* Tugas yang Dikerjakan
1/ Ringkaslah bacaan tentang Ichlasul Amal dalam dua kalimat.
2/ Tentukan apakah setiap pernyataan berikut sesuai dengan bacaan tentang Ichlasul Amal. Jawab ya atau tidak, lalu kutip kata-kata bacaan yang menjadi penentunya. (a) Ichlasul Amal menjabat Ketua Dewan Pers sebelum menjadi rektor UGM. (b) Menurut survei AJI, sekitar 82 persen jurnalis perempuan pernah mengalami kekerasan seksual selama karier jurnalistik mereka. (c) Ninik Rahayu adalah Ketua Dewan Pers periode 2003–2010.
3/ Lanjutkan bacaan tentang Ichlasul Amal mulai dari setelah kalimat terakhirnya.

* Teks Bacaan
━━━━

Diskusi online bertajuk “Prof Ichlasul Amal dan Gerakan Kebebasan Pers di Indonesia, pada 14 Desember 2024. (dok. screenshot zoom)
SLEMAN (kabarkota.com) – Semasa hidupnya, mantan Ketua Dewan Pers Ichlasul Amal yang kini telah almarhum merupakan sosok yang memberi andil besar terhadap kebebasan pers di Indonesia. Begitu pun bagi Pemantau Regulasi dan Regulator Media (PR2 Media).
Hal tersebut menjadi salah satu pendorong bagi PR 2 Media untuk menggelar diskusi online bertajuk “Prof Ichlasul Amal dan Gerakan Kebebasan Pers di Indonesia, pada 14 Desember 2024.
Direktur PR2 Media, Masduki mengatakan, pada periode kepemimpinan mantan rektor UGM tersebut, Dewan Pers melakukan penguatan jurnalisme, melalui terbitnya Kode Etik Jurnalistik (KEJ), dan konsisten mewujudkan kebebasan pers, termasuk di kampus-kampus. Meskipun, di tengah era digital yang sudah mulai menggurita hingga sekarang ini.
Sebagaimana diketahui, Ichlasul Amal menjabat Ketua Dewan Pers periode 2003 – 2010, atau setahun setelah purna tugas sebagai rektor UGM.
Dalam sambutannya, Ketua Dewan Pers periode 2022 – 2025, Ninik Rahayu menyampaikan bahwa selama ini, kriminalisasi terhadap jurnalis di peradilan, baik melalui gugatan-gugatan perdata maupun KUHP masih menjadi Pekerjaan Rumah (PR) yang belum terselesaikan dengan baik.
Selain itu, kekerasan terhadap jurnalis perempuan juga masih banyak terjadi. Bahkan, merujuk pada hasil survei Aliansi Jurnalis Independen (AJI), sekitar 82 persen jurnalis perempuan pernah mengalami kekerasan seksual, selama karier jurnalistik mereka. Namun, penyelesaian kasusnya cenderung tidak tuntas hingga kini.
“Legacy beliau (Ichlasul Amal) adalah tidak memberi peluang sedikitpun untuk kriminalisasi terhadap pers,” tegas Ninik.
Dosen Sosiologi UGM, M. Najib Azca berpendapat bahwa figur Amal sulit tergantikan. Salah satunya, karena sebagai akademisi memegang teguh idealismenya.
“Legacy beliau bersifat nilai,” anggapnya.
Najib merefleksikan dua hal tentang sosok Ichlasul Amal. Pertama, ia menjadi contoh nyata yang bisa menjadikan jurnalisme dan intelektualisme saling berkelindan sehingga keduanya menjadi arena yang saling menguatkan.

━━━━

Catatan dari sumber data
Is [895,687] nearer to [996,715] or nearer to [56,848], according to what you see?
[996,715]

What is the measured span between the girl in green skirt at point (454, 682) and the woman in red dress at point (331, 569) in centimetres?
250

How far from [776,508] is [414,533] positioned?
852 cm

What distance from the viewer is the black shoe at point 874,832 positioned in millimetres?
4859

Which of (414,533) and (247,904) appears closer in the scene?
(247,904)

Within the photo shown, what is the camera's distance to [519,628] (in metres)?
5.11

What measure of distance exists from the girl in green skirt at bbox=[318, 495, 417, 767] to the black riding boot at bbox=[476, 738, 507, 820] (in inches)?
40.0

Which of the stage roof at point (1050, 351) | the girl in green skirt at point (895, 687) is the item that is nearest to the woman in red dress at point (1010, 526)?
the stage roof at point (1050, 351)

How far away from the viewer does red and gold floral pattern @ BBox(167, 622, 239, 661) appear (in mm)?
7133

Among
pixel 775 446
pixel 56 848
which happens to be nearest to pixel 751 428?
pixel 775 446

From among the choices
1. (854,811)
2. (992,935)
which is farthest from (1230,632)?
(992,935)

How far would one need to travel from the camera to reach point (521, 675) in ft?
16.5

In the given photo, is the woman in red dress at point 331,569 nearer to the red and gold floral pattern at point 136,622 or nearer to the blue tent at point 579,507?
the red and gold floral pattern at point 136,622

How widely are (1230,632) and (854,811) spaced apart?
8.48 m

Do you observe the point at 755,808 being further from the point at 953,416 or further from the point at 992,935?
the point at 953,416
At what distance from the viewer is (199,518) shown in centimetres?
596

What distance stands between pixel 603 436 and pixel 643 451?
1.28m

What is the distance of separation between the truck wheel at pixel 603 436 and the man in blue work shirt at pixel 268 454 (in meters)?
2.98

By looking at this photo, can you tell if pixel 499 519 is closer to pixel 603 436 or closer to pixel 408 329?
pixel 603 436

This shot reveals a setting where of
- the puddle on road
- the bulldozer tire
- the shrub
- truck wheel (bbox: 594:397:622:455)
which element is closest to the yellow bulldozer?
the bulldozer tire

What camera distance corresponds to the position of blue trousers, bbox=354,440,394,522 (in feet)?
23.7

━━━━

* Hasil Latihan
1/ PR2 Media menggelar diskusi online tentang Prof Ichlasul Amal dan gerakan kebebasan pers di Indonesia pada 14 Desember 2024, salah satunya terdorong oleh andil besar mantan Ketua Dewan Pers periode 2003–2010 itu terhadap kebebasan pers. Dalam diskusi itu, Masduki menyebut penguatan jurnalisme melalui Kode Etik Jurnalistik pada masa kepemimpinannya, Ninik Rahayu menegaskan bahwa warisannya adalah tidak memberi peluang sedikit pun untuk kriminalisasi terhadap pers, dan M. Najib Azca menilai figurnya sulit tergantikan.

2/
(a) Tidak: "setahun setelah purna tugas sebagai rektor UGM".
(b) Ya: "sekitar 82 persen jurnalis perempuan pernah mengalami kekerasan seksual, selama karier jurnalistik mereka".
(c) Tidak: "Ketua Dewan Pers periode 2022 – 2025, Ninik Rahayu".

3/
“Itu berlanjut, setelah beliau tidak lagi menjabat rektor, kemudian menjadi ketua dewan pers,” ucapnya.
Kedua, menurut Najib, pers dan demokrasi merupakan dua sisi mata uang yamg penting dalam kehidupan publik Selain pernah menggarap pers mahasiswa semasa masih kuliah, Amal juga termasuk salah satu tokoh reformasi.
“Pak Amal menjadi sosok yang teguh merawat demokrasi,” sambung Najib.
Dosen Ilmu Komunikasi UGM sekaligus Peneliti PR 2 Media, Wisnu Martha Adiputra juga memiliki kenangan tersendiri terhadap sosok Ichlasul Amal.
Pada intinya, Wisnu mengatakan bahwa Amal berperan penting dalam perkembangan PR 2 Media. Sebab, selain menjadi pendiri, Amal juga satu dari tiga penasihat PR2 Media, sejak tahun 2010 – 2024.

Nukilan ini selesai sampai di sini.